Shared GPU Environment: This machine may be used by multiple users simultaneously. Before running GPU-intensive training:

Check GPU memory availability with nvidia-smi
Wait for sufficient VRAM and low GPU utilization if needed
Consider stopping other processes if you have permission
If CUDA OOM errors occur, wait and retry when GPU is less busy

Verification Checklist

1. Structure Verification

Check that the example directory contains all required files:

# Navigate to example directory
cd examples/<capability>/<task>/<framework>/

# Expected structure:
# .
# ├── example.yaml        # Required: CVL metadata
# ├── Dockerfile          # Required: Container definition
# ├── build.sh            # Required: Build script
# ├── train.sh            # Required: Training script
# ├── train.py            # Required: Training code
# ├── README.md           # Recommended: Documentation
# ├── requirements.txt    # Optional: Python dependencies
# ├── data/               # Optional: Data directory
# └── outputs/            # Created at runtime

Key files to check:

example.yaml - Must have: name, capability, stability, presets (build, train)
Dockerfile - Should copy necessary files and install dependencies
build.sh - Must set SCRIPT_DIR and call docker build
train.sh - Must mount volumes correctly, pass environment variables, and forward CUDA_VISIBLE_DEVICES to the container (use ${CUDA_VISIBLE_DEVICES:+--env "CUDA_VISIBLE_DEVICES=$CUDA_VISIBLE_DEVICES"} so it's only set when the host has it set)
.gitignore - Must cover all runtime artifacts (weights, checkpoints, results). Note: CVL_OUTPUTS maps to the workspace root (the example dir itself), NOT outputs/, so files like *.pt, result.txt etc. will land in the example directory directly. Verify with git status after a test run.

2. Build Verification

# Option 1: Build using script directly
./build.sh

# Option 2: Build using CVL CLI (recommended)
cvl run <example-name> build

# Verify image was created
docker images | grep <example-name>

# Expected: Image appears with recent timestamp

What to check:

Build completes without errors (both methods)
All dependencies install successfully
Image size is reasonable (check for unnecessary files)
cvl info <example-name> shows correct metadata

3. Training Verification

Start training and monitor for proper initialization:

# Option 1: Run training using script directly
./train.sh

# Option 2: Run training using CVL CLI (recommended)
cvl run <example-name> train

# With custom parameters (if supported)
BATCH_SIZE=2 NUM_EPOCHS=1 ./train.sh

Immediate checks (first 30-60 seconds):

Container starts without errors
Dataset loads successfully
Model initializes (check GPU memory with nvidia-smi)
Training loop begins (first batch processes)
Logs are being written

4. Metrics Verification

Monitor metrics appropriate to the task type:

Generative Tasks (LLM, Text Generation, Image Generation)

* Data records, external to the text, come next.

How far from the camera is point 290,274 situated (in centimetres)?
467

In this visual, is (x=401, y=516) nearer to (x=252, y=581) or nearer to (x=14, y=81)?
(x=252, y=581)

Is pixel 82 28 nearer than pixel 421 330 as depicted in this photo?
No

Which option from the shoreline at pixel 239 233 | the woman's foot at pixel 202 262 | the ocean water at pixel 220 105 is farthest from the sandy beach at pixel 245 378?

Primary metric: train/loss (should decrease over time)
Target: Loss consistently decreasing, not NaN/Inf
Typical range: Depends on task (LLM: 2-5 initial, <1 after convergence)
Check for: Gradient explosions, NaN losses

# For LLM/generative models
tail -f logs/train.log | grep -i "loss\|iter\|step"

Classification Tasks (Image, Text, Document)

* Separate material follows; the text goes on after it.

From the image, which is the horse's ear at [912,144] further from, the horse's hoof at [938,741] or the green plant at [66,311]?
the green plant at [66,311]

Primary metrics: train/loss, train/accuracy, val/accuracy
Target: Accuracy increasing, loss decreasing
Typical range: Accuracy 0-100%, converges based on task difficulty
Check for: Overfitting (train acc >> val acc)

# Watch accuracy metrics
tail -f lightning_logs/version_0/metrics.csv
# or for WandB
tail -f logs/train.log | grep -i "accuracy\|acc"

Object Detection Tasks

Primary metrics: train/loss, val/map (mean Average Precision), val/map_50
Target: mAP increasing, loss decreasing
Typical range: mAP 0-100, good models achieve 30-90% depending on dataset
Components: loss_classifier, loss_box_reg, loss_objectness, loss_rpn_box_reg

# Monitor detection metrics
tail -f logs/train.log | grep -i "map\|loss_classifier\|loss_box"

Segmentation Tasks (Semantic, Instance, Panoptic)

Primary metrics: train/loss, val/iou (Intersection over Union), val/pixel_accuracy
Target: IoU increasing (>0.5 is decent, >0.7 is good), loss decreasing
Typical range: IoU 0-1, pixel accuracy 0-100%
Variants: mIoU (mean IoU across classes)
Panoptic-specific: PQ (Panoptic Quality), SQ (Segmentation Quality), RQ (Recognition Quality). PQ = SQ * RQ. Reported separately for "Things" (instances) and "Stuff" (amorphous regions). Pretrained COCO models may start with PQ ~28-30 on tiny subsets.

# Monitor segmentation metrics
tail -f lightning_logs/version_0/metrics.csv | grep -i "iou\|pixel"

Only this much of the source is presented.